Required work:
1: Set down the part of the case summary between "The Court issued" and "spread of fake news.", inclusive, copying it word for word.
2: Answer these questions from the case summary:
(a) On what date did the Court issue notice to the Union Government?
(b) Which section of the Disaster Management Act did the Court take note of?
(c) Whom did the Court quote as saying "we are fighting an infodemic"?

Quoted passage:
[Start of section]

The petitioners were advocates practicing in the Supreme Court, concerned with news regarding the large-scale migration of labourers and their families, who were walking from urban centres back to their home villages in response to the announcement regarding the nation-wide lockdown to check the spread of coronavirus. The petition sought relief measures, including Government shelters and food security, for the migrant labourers. The widespread migration was not only threatening the health and safety of the migrants but was significantly undermining the efforts of the government to prevent the spread of the virus.
The Court issued notice to the Union Government on 30th March 2020 and directed the Solicitor General to produce a status report of measures taken by the Central Government.
On 31st March, 2020, the Court considered the stand taken by the Central Government. The Central Government produced a status report which highlighted several measures taken to curb the spread of the coronavirus as well as measures related to the health infrastructure. However, the status report made reference to fake news which was spreading panic. It claimed “deliberate or inadvertent fake news” to be “a single most unmanageable hindrance in the management of this challenge.” [p. 6] The report also made reference to the advisory issued by the Central Government dt. 24.03.2020 which urged intermediaries to promote the dissemination of accurate information and prevent the spread of fake news.
Significantly, the status report also sought a direction from the Court that no print/electronic media, web portal or social media shall publish any news without prior ascertainment of the factual position from the Central Government.
The main issue before the Court was to ensure the basic needs of the migrant laborers were met while maintaining public safety and to consider the Government’s request for a direction “to prevent fake or inaccurate reporting whether intended or not, either by electronic print or social media which will cause panic in the society.” [p. 5]
The Court considered the status report and the measures taken by the Central Government to determine that adequate steps had been taken to curb the spread of the virus and care for the migrant labourers. In relation to the issue regarding fake news, it accepted the stand of the Government that the migration crisis was as a result of panic “triggered” by “fake news that the lockdown would continue for more than three months.” [p. 6] The Court quoted the Director General of the World Health organization who stated that “We are not just fighting an epidemic; we are fighting an infodemic. Fake news spreads more easily than this virus, and is just as dangerous.” [p.6.] In light of the “untold suffering” of the migrant labourers and the loss of lives in response to the pandemic, the Court found it could not “overlook this menace of fake news.” [p. 7]
The Court made note of Section 54 of the Disaster Management Act, under which dissemination of false information with a view to spread panic was penalized. The Court further stressed that advisories issued by the Government constituted ‘orders’ under Section 188 of the Indian Penal Code, and hence compliance by all relevant parties was expected in the interest of Public Safety. The Court reiterated that it trusted that sections of the media would act responsibly and not publish unverified news capable of spreading panic.

[End of section]

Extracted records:
[Start of section]

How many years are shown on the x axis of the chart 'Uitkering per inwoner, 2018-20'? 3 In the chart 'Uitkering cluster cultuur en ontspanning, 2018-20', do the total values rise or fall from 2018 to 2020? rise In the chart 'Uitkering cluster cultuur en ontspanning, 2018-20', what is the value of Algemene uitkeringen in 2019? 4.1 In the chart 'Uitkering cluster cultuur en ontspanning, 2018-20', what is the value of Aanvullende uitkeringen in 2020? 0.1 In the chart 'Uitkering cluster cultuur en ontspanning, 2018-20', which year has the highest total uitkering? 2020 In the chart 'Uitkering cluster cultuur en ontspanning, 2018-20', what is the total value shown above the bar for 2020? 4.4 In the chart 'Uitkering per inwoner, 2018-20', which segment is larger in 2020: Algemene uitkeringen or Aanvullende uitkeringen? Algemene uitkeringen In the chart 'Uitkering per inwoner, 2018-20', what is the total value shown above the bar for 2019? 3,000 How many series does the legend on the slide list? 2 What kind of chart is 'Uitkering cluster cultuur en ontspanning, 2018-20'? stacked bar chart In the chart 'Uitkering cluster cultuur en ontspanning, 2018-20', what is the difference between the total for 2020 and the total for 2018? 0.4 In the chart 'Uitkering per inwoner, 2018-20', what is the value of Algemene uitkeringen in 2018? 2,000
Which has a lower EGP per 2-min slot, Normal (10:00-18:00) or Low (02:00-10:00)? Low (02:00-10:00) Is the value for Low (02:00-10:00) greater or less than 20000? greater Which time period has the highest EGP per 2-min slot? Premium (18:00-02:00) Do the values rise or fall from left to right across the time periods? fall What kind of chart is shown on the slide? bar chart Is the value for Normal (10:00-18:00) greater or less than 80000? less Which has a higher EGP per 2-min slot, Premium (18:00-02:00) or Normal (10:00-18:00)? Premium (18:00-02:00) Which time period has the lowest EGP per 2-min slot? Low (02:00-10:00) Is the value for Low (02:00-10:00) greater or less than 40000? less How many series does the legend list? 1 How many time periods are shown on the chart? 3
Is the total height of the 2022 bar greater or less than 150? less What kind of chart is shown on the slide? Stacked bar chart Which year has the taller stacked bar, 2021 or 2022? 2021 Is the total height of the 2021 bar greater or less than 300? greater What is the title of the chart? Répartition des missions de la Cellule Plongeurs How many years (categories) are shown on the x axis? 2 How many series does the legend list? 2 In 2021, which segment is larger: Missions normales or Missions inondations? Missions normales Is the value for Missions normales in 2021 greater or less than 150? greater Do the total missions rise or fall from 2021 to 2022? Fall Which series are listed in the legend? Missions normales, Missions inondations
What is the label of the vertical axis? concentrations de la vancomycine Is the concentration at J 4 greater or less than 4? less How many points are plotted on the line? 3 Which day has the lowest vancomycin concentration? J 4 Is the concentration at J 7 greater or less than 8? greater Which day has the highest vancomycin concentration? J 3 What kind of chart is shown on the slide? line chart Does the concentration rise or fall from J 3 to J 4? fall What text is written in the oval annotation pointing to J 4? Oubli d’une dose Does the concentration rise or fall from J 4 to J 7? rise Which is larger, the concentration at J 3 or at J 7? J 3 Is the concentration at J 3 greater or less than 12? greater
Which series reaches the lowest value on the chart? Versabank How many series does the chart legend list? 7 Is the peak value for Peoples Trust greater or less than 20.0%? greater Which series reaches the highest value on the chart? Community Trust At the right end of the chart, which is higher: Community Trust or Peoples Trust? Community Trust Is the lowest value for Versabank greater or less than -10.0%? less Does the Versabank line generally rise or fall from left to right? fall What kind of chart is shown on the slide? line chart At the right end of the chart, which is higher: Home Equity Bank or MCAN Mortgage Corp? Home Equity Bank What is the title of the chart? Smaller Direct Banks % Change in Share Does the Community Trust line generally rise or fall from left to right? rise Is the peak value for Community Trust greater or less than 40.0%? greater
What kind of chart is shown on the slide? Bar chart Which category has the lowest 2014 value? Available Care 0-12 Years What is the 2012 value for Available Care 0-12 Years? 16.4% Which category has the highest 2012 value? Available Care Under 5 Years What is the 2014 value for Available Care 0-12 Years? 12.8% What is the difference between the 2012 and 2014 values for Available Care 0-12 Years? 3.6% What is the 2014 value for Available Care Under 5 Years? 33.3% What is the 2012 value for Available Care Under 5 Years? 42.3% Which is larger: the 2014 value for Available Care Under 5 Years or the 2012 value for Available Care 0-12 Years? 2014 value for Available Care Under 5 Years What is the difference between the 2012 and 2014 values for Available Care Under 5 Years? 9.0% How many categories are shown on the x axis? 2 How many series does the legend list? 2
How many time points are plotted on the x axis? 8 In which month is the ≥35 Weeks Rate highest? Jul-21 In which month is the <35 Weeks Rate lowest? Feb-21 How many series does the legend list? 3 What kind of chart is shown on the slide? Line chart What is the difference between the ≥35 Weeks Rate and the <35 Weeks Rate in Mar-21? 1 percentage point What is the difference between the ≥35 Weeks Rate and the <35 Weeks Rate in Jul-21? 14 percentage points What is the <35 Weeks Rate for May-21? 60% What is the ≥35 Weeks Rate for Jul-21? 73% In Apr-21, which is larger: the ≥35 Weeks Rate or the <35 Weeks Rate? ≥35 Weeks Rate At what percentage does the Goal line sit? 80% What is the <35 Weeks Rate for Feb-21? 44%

[End of section]

Numbered answers:
1:
The Court issued notice to the Union Government on 30th March 2020 and directed the Solicitor General to produce a status report of measures taken by the Central Government.
On 31st March, 2020, the Court considered the stand taken by the Central Government. The Central Government produced a status report which highlighted several measures taken to curb the spread of the coronavirus as well as measures related to the health infrastructure. However, the status report made reference to fake news which was spreading panic. It claimed “deliberate or inadvertent fake news” to be “a single most unmanageable hindrance in the management of this challenge.” [p. 6] The report also made reference to the advisory issued by the Central Government dt. 24.03.2020 which urged intermediaries to promote the dissemination of accurate information and prevent the spread of fake news.

2:
(a) 30th March 2020
(b) Section 54
(c) The Director General of the World Health Organization